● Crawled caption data
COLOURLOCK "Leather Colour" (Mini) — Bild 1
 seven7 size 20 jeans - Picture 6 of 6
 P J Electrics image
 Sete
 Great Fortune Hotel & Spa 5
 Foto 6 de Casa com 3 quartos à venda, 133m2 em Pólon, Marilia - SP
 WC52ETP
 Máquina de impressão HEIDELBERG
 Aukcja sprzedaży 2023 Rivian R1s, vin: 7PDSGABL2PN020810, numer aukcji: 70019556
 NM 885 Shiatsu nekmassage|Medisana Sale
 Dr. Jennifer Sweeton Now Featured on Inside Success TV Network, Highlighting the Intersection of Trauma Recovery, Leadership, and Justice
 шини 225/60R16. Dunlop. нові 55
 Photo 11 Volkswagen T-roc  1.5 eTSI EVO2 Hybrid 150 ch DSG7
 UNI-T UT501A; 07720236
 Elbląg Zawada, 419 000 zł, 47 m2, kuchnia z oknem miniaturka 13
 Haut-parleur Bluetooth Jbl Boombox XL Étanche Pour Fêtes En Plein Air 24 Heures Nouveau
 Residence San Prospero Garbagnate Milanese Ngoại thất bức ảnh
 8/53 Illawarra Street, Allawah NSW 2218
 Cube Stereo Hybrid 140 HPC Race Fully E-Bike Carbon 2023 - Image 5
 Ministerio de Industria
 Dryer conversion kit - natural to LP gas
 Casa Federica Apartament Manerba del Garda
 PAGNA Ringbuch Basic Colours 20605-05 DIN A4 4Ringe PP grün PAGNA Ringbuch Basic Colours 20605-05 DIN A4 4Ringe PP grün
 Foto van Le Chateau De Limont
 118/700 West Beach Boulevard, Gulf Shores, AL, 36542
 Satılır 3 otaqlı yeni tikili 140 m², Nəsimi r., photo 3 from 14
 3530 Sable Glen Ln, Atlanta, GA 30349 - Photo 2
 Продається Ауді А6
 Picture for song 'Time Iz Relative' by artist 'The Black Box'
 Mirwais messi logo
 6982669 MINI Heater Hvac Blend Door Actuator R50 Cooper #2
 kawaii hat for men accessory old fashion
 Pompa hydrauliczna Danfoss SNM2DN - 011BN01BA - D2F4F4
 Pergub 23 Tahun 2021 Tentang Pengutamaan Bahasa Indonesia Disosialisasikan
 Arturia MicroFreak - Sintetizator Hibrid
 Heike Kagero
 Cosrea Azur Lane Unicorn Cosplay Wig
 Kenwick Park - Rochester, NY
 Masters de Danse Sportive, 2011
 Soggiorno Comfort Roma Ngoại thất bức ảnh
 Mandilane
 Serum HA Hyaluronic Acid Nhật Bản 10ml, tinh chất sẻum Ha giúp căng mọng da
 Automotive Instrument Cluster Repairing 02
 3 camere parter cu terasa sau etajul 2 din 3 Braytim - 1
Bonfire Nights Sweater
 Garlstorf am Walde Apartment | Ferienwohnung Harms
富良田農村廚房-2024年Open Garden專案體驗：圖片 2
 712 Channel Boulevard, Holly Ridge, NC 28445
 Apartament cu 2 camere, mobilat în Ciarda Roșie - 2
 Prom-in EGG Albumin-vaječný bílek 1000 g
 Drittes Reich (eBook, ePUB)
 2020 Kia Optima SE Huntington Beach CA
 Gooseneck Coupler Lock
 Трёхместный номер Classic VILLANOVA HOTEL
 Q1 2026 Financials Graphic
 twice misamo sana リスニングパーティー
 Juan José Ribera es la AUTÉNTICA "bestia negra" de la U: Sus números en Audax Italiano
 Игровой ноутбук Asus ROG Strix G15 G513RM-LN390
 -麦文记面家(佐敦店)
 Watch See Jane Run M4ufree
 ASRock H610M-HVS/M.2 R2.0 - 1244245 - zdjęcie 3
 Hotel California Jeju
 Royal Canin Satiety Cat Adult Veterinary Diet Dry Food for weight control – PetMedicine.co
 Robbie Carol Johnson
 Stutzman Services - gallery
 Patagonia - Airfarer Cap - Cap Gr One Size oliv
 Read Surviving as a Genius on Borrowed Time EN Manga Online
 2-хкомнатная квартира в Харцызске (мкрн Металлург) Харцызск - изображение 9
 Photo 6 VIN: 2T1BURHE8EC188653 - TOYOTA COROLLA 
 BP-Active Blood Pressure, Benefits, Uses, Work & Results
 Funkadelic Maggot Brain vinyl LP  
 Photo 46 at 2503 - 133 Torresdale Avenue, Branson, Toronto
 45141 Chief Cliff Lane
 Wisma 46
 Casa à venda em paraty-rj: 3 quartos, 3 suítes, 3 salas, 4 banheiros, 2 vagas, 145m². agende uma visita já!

● EXERCISE AIM
A complete, exact copy of the entries above is what is wanted.

● RESULT BELOW
COLOURLOCK "Leather Colour" (Mini) — Bild 1
 seven7 size 20 jeans - Picture 6 of 6
 P J Electrics image
 Sete
 Great Fortune Hotel & Spa 5
 Foto 6 de Casa com 3 quartos à venda, 133m2 em Pólon, Marilia - SP
 WC52ETP
 Máquina de impressão HEIDELBERG
 Aukcja sprzedaży 2023 Rivian R1s, vin: 7PDSGABL2PN020810, numer aukcji: 70019556
 NM 885 Shiatsu nekmassage|Medisana Sale
 Dr. Jennifer Sweeton Now Featured on Inside Success TV Network, Highlighting the Intersection of Trauma Recovery, Leadership, and Justice
 шини 225/60R16. Dunlop. нові 55
 Photo 11 Volkswagen T-roc  1.5 eTSI EVO2 Hybrid 150 ch DSG7
 UNI-T UT501A; 07720236
 Elbląg Zawada, 419 000 zł, 47 m2, kuchnia z oknem miniaturka 13
 Haut-parleur Bluetooth Jbl Boombox XL Étanche Pour Fêtes En Plein Air 24 Heures Nouveau
 Residence San Prospero Garbagnate Milanese Ngoại thất bức ảnh
 8/53 Illawarra Street, Allawah NSW 2218
 Cube Stereo Hybrid 140 HPC Race Fully E-Bike Carbon 2023 - Image 5
 Ministerio de Industria
 Dryer conversion kit - natural to LP gas
 Casa Federica Apartament Manerba del Garda
 PAGNA Ringbuch Basic Colours 20605-05 DIN A4 4Ringe PP grün PAGNA Ringbuch Basic Colours 20605-05 DIN A4 4Ringe PP grün
 Foto van Le Chateau De Limont
 118/700 West Beach Boulevard, Gulf Shores, AL, 36542
 Satılır 3 otaqlı yeni tikili 140 m², Nəsimi r., photo 3 from 14
 3530 Sable Glen Ln, Atlanta, GA 30349 - Photo 2
 Продається Ауді А6
 Picture for song 'Time Iz Relative' by artist 'The Black Box'
 Mirwais messi logo
 6982669 MINI Heater Hvac Blend Door Actuator R50 Cooper #2
 kawaii hat for men accessory old fashion
 Pompa hydrauliczna Danfoss SNM2DN - 011BN01BA - D2F4F4
 Pergub 23 Tahun 2021 Tentang Pengutamaan Bahasa Indonesia Disosialisasikan
 Arturia MicroFreak - Sintetizator Hibrid
 Heike Kagero
 Cosrea Azur Lane Unicorn Cosplay Wig
 Kenwick Park - Rochester, NY
 Masters de Danse Sportive, 2011
 Soggiorno Comfort Roma Ngoại thất bức ảnh
 Mandilane
 Serum HA Hyaluronic Acid Nhật Bản 10ml, tinh chất sẻum Ha giúp căng mọng da
 Automotive Instrument Cluster Repairing 02
 3 camere parter cu terasa sau etajul 2 din 3 Braytim - 1
Bonfire Nights Sweater
 Garlstorf am Walde Apartment | Ferienwohnung Harms
富良田農村廚房-2024年Open Garden專案體驗：圖片 2
 712 Channel Boulevard, Holly Ridge, NC 28445
 Apartament cu 2 camere, mobilat în Ciarda Roșie - 2
 Prom-in EGG Albumin-vaječný bílek 1000 g
 Drittes Reich (eBook, ePUB)
 2020 Kia Optima SE Huntington Beach CA
 Gooseneck Coupler Lock
 Трёхместный номер Classic VILLANOVA HOTEL
 Q1 2026 Financials Graphic
 twice misamo sana リスニングパーティー
 Juan José Ribera es la AUTÉNTICA "bestia negra" de la U: Sus números en Audax Italiano
 Игровой ноутбук Asus ROG Strix G15 G513RM-LN390
 -麦文记面家(佐敦店)
 Watch See Jane Run M4ufree
 ASRock H610M-HVS/M.2 R2.0 - 1244245 - zdjęcie 3
 Hotel California Jeju
 Royal Canin Satiety Cat Adult Veterinary Diet Dry Food for weight control – PetMedicine.co
 Robbie Carol Johnson
 Stutzman Services - gallery
 Patagonia - Airfarer Cap - Cap Gr One Size oliv
 Read Surviving as a Genius on Borrowed Time EN Manga Online
 2-хкомнатная квартира в Харцызске (мкрн Металлург) Харцызск - изображение 9
 Photo 6 VIN: 2T1BURHE8EC188653 - TOYOTA COROLLA 
 BP-Active Blood Pressure, Benefits, Uses, Work & Results
 Funkadelic Maggot Brain vinyl LP  
 Photo 46 at 2503 - 133 Torresdale Avenue, Branson, Toronto
 45141 Chief Cliff Lane
 Wisma 46
 Casa à venda em paraty-rj: 3 quartos, 3 suítes, 3 salas, 4 banheiros, 2 vagas, 145m². agende uma visita já!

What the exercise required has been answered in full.